A Few Hours From Pluto

New Horizons is flying past Pluto in only a few hours. We’ve been receiving more images, though they will continue to be scant over the coming days. You see, as it’s passing Pluto, the camera will be focused on it and Charon, which means that the high gain antenna will not be pointed toward Earth. We have to wait for the good pictures.

However, we do have some new images. Here is the latest for Pluto.

Pluto on July 12, 2015.
Pluto on July 12, 2015.

As you can see, there are craters, the dark regions around the equator, and guess what? An ice cap! That’s right, Pluto has an ice cap of nitrogen and methane. That was predicted, and it seems it was correct. Also, the diameter has been discovered to be 2,370 km, which is larger than thought. In fact, it turns it out it’s larger than Eris. Pluto is the largest Kuiper belt object that we know of. One thing that’s remarkable to me, though, is the mottled surface. It looks a lot like Triton in that respect. You can also see the bright area on the left side is rotating into view. It’s going to be the focus of the high resolution images.

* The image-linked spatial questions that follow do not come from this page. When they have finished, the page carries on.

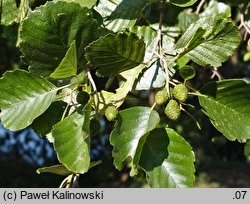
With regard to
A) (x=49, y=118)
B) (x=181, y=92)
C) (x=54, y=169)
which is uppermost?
(x=181, y=92)

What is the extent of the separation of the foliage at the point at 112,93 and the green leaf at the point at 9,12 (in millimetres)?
290

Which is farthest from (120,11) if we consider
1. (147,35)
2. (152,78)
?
(152,78)

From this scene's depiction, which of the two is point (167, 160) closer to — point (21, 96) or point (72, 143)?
point (72, 143)

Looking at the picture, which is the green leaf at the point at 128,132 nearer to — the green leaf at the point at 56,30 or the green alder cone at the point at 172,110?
the green alder cone at the point at 172,110

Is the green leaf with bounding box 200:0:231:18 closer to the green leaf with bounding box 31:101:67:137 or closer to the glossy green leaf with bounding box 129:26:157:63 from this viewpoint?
the glossy green leaf with bounding box 129:26:157:63

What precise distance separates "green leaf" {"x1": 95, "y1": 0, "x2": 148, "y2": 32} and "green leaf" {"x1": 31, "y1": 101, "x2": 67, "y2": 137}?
0.22m

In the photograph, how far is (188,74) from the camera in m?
0.98

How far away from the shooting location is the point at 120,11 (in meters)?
1.13

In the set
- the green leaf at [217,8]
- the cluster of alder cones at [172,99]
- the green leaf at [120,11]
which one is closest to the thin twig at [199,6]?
the green leaf at [217,8]

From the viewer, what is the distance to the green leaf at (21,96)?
38.6 inches

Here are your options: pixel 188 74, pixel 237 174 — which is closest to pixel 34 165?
pixel 237 174

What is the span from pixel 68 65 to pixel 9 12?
454mm

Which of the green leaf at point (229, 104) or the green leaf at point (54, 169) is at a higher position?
the green leaf at point (229, 104)
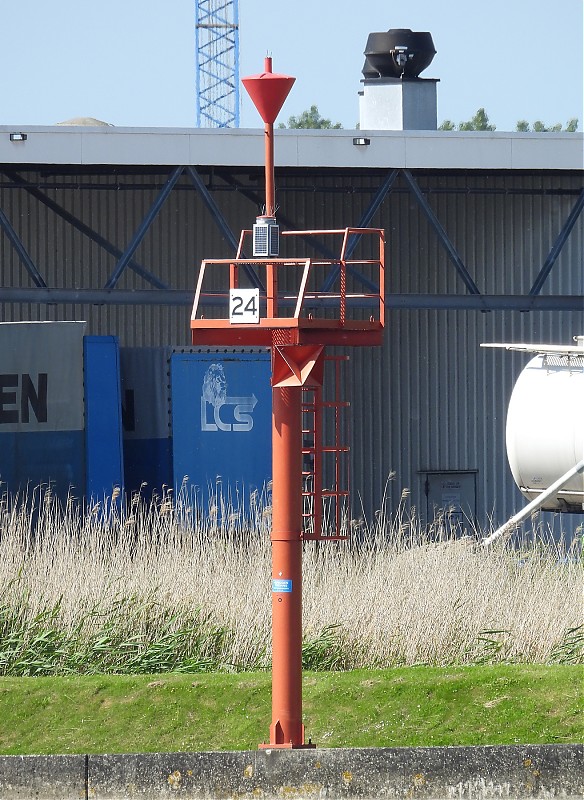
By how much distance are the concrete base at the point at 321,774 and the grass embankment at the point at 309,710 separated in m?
0.56

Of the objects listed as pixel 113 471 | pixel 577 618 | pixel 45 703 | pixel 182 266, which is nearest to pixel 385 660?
pixel 577 618

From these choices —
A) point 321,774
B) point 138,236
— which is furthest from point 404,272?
point 321,774

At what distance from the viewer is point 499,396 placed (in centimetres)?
2081

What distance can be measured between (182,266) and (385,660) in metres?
12.5

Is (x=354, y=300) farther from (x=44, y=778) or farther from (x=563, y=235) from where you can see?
(x=44, y=778)

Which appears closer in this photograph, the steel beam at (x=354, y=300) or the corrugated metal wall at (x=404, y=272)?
the steel beam at (x=354, y=300)

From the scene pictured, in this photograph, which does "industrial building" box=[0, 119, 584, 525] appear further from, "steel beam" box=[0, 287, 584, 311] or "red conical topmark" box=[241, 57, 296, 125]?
"red conical topmark" box=[241, 57, 296, 125]

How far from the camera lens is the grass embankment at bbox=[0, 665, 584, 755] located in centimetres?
820

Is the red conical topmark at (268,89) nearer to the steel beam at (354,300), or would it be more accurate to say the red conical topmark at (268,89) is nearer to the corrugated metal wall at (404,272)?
the steel beam at (354,300)

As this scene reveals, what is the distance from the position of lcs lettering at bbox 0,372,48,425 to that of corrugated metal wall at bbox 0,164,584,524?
543 cm

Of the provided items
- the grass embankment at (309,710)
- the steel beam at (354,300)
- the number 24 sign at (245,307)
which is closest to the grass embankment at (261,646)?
the grass embankment at (309,710)

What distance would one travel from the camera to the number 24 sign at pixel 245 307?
695cm

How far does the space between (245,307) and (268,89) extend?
1.32m

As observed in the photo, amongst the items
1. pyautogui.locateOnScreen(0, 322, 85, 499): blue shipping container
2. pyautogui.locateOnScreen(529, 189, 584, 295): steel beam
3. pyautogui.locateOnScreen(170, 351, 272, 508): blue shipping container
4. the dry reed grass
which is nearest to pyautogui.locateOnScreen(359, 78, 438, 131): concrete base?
pyautogui.locateOnScreen(529, 189, 584, 295): steel beam
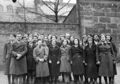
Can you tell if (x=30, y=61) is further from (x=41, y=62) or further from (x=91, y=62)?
(x=91, y=62)

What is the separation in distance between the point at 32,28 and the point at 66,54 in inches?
207

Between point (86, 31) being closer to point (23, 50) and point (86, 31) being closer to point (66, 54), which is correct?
point (66, 54)

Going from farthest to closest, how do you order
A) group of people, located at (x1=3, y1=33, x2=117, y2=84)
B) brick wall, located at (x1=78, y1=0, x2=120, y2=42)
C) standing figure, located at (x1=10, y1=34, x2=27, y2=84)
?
brick wall, located at (x1=78, y1=0, x2=120, y2=42)
group of people, located at (x1=3, y1=33, x2=117, y2=84)
standing figure, located at (x1=10, y1=34, x2=27, y2=84)

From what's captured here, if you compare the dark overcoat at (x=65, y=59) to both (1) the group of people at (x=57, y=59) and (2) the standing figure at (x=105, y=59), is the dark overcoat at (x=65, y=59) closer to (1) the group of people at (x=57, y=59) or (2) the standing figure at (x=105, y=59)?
(1) the group of people at (x=57, y=59)

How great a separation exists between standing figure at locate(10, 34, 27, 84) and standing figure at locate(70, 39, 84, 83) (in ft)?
5.72

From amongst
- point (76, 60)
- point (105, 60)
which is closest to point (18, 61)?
point (76, 60)

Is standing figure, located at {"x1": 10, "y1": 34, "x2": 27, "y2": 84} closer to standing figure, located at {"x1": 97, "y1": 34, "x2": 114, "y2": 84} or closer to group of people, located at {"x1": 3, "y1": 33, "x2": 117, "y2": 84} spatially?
group of people, located at {"x1": 3, "y1": 33, "x2": 117, "y2": 84}

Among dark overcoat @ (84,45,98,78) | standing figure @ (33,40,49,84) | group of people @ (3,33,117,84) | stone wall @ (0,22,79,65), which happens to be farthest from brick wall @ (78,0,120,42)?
standing figure @ (33,40,49,84)

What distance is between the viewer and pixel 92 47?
27.1ft

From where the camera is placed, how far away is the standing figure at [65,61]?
8312 mm

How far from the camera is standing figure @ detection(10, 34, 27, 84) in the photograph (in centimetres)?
787

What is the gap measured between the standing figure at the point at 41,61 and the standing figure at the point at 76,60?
0.96 m

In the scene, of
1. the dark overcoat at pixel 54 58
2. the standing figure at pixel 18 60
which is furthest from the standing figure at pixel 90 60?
the standing figure at pixel 18 60

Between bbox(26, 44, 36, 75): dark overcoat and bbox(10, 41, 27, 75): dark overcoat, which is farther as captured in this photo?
bbox(26, 44, 36, 75): dark overcoat
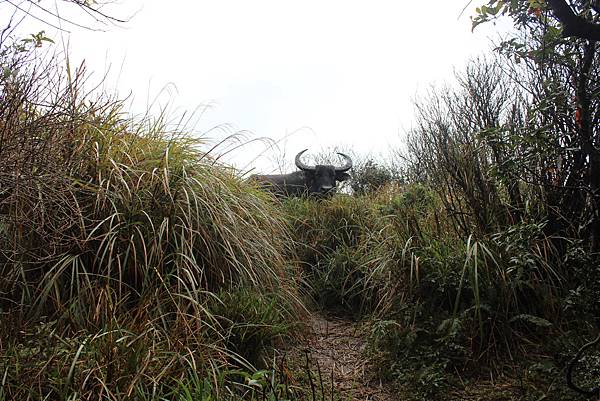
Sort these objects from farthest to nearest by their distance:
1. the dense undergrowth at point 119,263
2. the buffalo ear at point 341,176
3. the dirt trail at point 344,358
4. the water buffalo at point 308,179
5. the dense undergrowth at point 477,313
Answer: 1. the buffalo ear at point 341,176
2. the water buffalo at point 308,179
3. the dirt trail at point 344,358
4. the dense undergrowth at point 477,313
5. the dense undergrowth at point 119,263

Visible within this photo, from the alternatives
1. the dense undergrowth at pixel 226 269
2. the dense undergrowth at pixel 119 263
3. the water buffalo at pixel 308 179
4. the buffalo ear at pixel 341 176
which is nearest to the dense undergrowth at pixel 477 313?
the dense undergrowth at pixel 226 269

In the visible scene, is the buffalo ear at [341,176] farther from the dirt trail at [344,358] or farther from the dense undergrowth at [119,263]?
the dense undergrowth at [119,263]

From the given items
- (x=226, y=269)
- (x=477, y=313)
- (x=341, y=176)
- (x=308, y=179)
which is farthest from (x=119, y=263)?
(x=341, y=176)

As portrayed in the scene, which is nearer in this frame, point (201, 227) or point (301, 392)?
point (301, 392)

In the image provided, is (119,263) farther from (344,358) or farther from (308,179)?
(308,179)

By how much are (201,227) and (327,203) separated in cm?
297

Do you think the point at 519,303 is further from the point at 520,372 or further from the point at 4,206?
the point at 4,206

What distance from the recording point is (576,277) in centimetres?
299

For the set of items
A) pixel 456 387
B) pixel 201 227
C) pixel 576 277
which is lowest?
pixel 456 387

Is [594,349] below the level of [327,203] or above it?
below

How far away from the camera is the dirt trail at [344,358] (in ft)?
9.68

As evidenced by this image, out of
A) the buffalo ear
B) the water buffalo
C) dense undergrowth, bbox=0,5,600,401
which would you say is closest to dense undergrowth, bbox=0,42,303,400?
dense undergrowth, bbox=0,5,600,401

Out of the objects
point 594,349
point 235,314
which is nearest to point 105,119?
point 235,314

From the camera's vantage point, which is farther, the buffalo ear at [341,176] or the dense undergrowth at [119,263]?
the buffalo ear at [341,176]
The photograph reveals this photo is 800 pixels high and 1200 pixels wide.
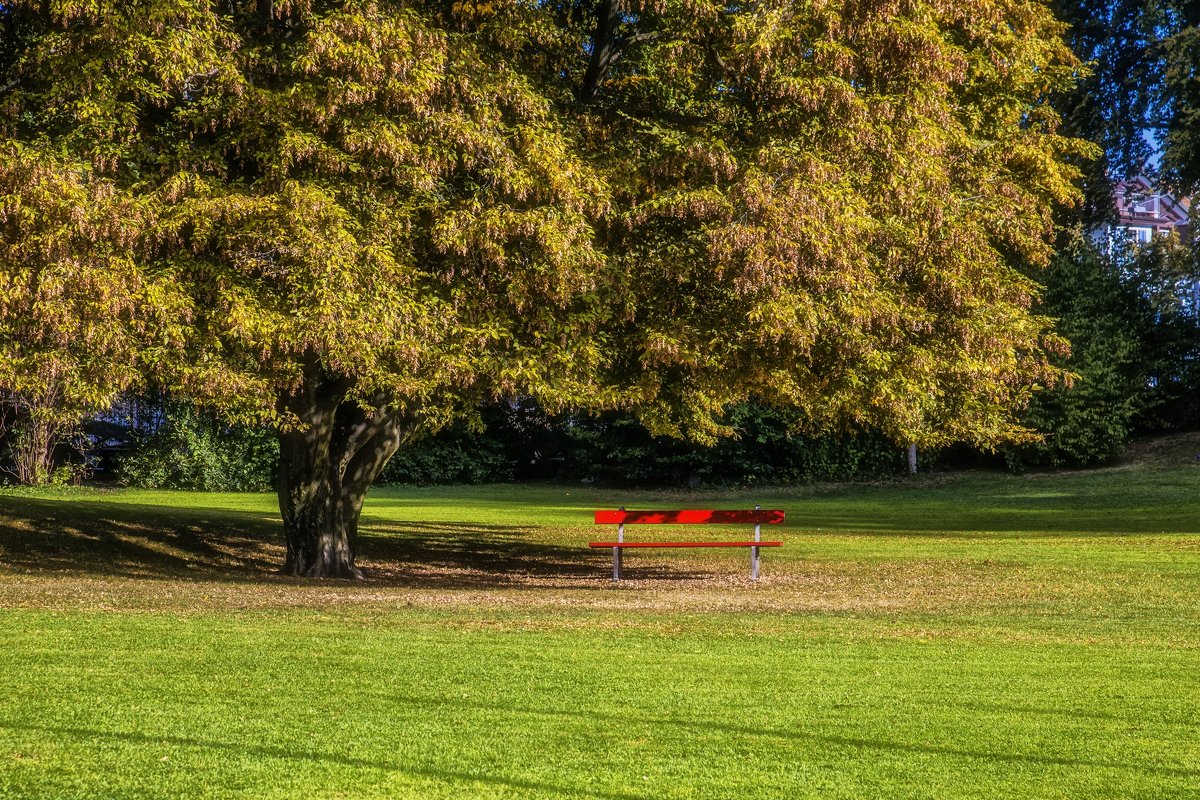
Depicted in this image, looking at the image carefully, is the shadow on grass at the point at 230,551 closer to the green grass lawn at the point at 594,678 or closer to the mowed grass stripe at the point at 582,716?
the green grass lawn at the point at 594,678

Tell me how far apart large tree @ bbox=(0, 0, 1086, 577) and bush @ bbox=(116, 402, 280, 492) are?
2703 centimetres

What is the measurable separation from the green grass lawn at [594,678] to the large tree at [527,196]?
99.3 inches

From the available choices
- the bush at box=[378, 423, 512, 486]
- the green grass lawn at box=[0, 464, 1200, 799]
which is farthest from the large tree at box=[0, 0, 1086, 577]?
the bush at box=[378, 423, 512, 486]

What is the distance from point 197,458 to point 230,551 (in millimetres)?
22924

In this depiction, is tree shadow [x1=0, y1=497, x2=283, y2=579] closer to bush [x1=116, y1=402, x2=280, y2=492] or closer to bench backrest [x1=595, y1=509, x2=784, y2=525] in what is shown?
bench backrest [x1=595, y1=509, x2=784, y2=525]

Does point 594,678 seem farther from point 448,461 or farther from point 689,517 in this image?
point 448,461

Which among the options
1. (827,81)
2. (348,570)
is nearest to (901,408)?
(827,81)

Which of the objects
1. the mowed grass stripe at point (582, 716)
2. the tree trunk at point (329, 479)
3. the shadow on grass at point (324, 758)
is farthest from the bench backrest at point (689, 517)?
the shadow on grass at point (324, 758)

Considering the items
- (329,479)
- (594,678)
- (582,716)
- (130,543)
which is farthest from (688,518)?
(582,716)

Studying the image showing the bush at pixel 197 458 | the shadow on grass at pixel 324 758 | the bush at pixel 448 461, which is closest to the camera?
the shadow on grass at pixel 324 758

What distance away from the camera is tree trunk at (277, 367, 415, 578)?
719 inches

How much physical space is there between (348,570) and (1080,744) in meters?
12.9

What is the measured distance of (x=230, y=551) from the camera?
71.2 ft

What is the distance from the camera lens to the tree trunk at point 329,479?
18.2 metres
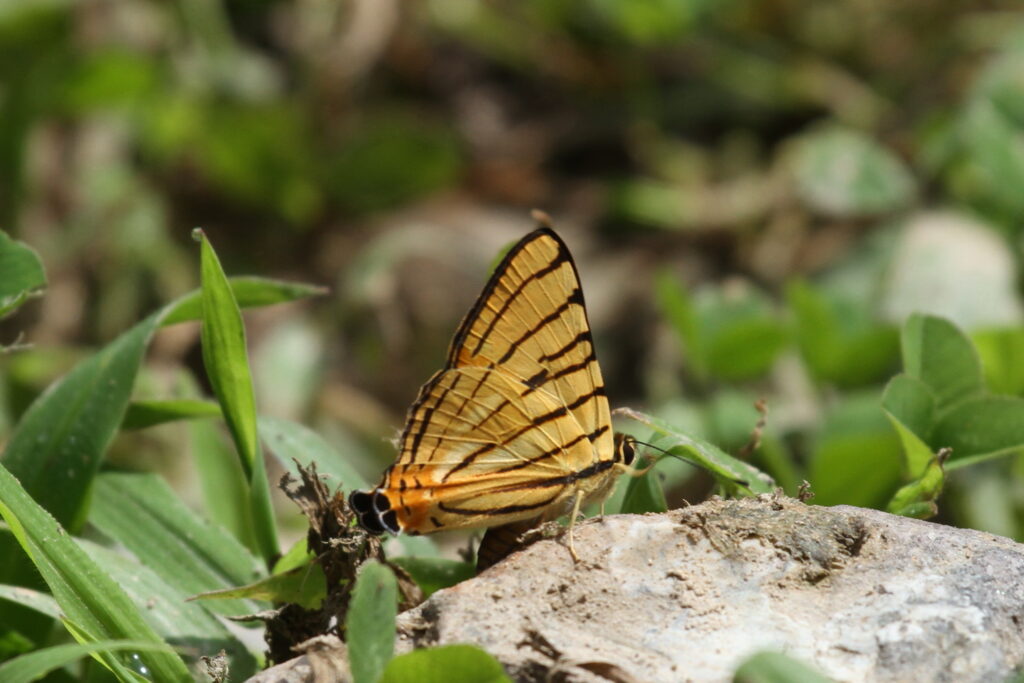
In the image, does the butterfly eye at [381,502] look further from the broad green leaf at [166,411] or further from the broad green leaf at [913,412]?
the broad green leaf at [913,412]

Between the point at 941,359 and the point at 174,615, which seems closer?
the point at 174,615

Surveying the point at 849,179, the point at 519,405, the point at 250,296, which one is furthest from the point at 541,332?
the point at 849,179

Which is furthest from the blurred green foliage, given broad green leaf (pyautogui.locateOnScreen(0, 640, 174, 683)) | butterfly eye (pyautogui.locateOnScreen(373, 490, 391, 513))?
broad green leaf (pyautogui.locateOnScreen(0, 640, 174, 683))

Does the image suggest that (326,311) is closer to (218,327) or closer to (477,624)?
(218,327)

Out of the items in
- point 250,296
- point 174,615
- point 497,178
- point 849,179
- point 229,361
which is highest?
point 497,178

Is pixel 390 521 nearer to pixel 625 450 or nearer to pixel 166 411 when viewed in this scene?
pixel 625 450

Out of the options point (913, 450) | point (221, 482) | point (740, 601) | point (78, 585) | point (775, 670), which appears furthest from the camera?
point (221, 482)

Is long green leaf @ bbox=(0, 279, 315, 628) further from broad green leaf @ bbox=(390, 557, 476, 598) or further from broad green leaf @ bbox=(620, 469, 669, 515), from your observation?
broad green leaf @ bbox=(620, 469, 669, 515)

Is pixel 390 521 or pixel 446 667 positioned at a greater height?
pixel 390 521
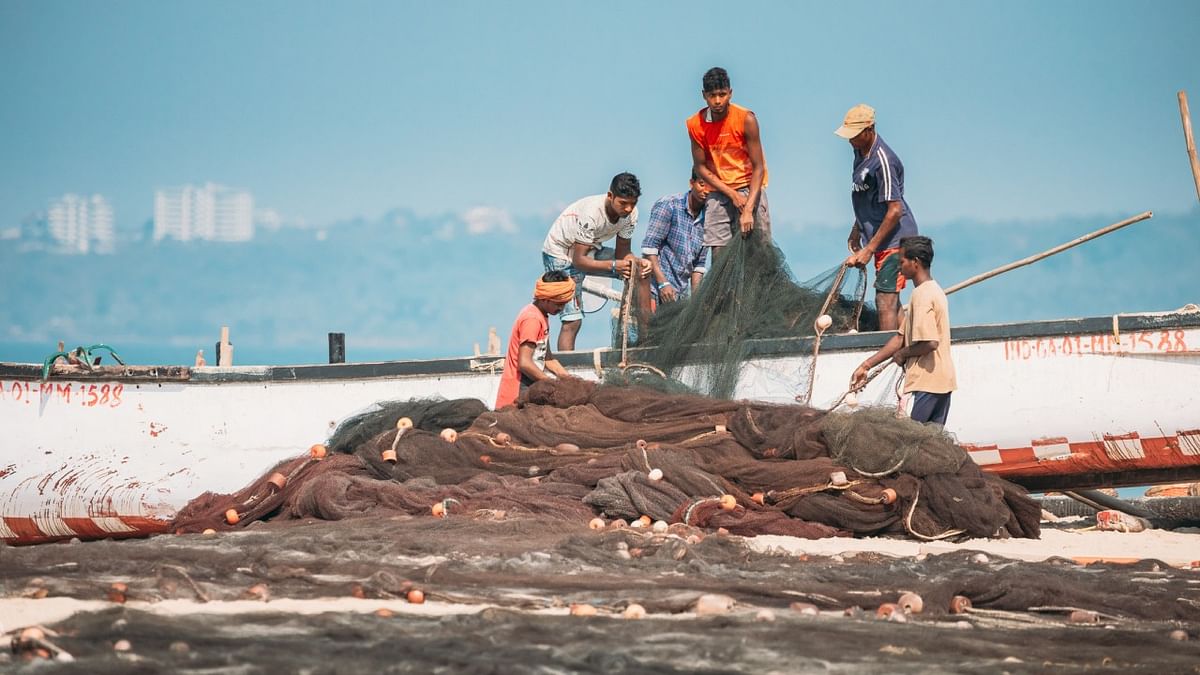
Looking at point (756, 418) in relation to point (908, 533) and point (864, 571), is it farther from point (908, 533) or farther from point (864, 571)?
point (864, 571)

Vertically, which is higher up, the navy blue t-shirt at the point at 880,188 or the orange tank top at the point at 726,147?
the orange tank top at the point at 726,147

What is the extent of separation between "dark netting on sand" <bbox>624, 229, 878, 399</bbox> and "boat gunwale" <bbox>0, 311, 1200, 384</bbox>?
0.14m

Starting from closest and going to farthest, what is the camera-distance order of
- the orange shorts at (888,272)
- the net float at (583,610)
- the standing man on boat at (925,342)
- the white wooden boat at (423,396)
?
the net float at (583,610), the standing man on boat at (925,342), the white wooden boat at (423,396), the orange shorts at (888,272)

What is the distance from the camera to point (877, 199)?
31.9ft

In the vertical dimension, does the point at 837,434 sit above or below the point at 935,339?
below

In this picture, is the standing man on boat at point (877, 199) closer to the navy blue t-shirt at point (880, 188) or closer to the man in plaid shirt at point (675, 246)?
the navy blue t-shirt at point (880, 188)

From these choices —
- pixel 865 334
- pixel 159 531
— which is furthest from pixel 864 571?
pixel 159 531

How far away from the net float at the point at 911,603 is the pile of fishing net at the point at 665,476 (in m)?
2.47

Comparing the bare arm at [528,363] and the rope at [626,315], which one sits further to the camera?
the rope at [626,315]

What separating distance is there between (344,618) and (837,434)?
4237 mm

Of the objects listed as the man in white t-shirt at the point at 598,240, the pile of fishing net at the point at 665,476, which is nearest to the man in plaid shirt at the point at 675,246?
the man in white t-shirt at the point at 598,240

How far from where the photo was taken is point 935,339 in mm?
8250

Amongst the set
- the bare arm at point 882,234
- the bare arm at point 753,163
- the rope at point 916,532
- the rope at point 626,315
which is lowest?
the rope at point 916,532

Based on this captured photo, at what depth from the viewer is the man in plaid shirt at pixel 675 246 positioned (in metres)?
10.8
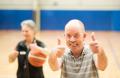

On to Charon, which I have neglected to talk about.  Here’s the latest from Pluto’s largest moon.

Charon on July 12, 2015.
Charon on July 12, 2015.

There’s an obvious crater in this image, and the pole is dark. I wonder why. But to the right of the bright crater is what looks like a chasm. This chasm is larger than the Grand Canyon.

So far, Charon looks like it could be found around a planet like Saturn with its chasm and grey appearance. We’ll see how it looks with higher resolution images in the coming days and weeks. Pluto, on the other hand, looks like it could be a cousin of Triton’s. Very interesting.

What’s surprised you so far about Pluto and Charon?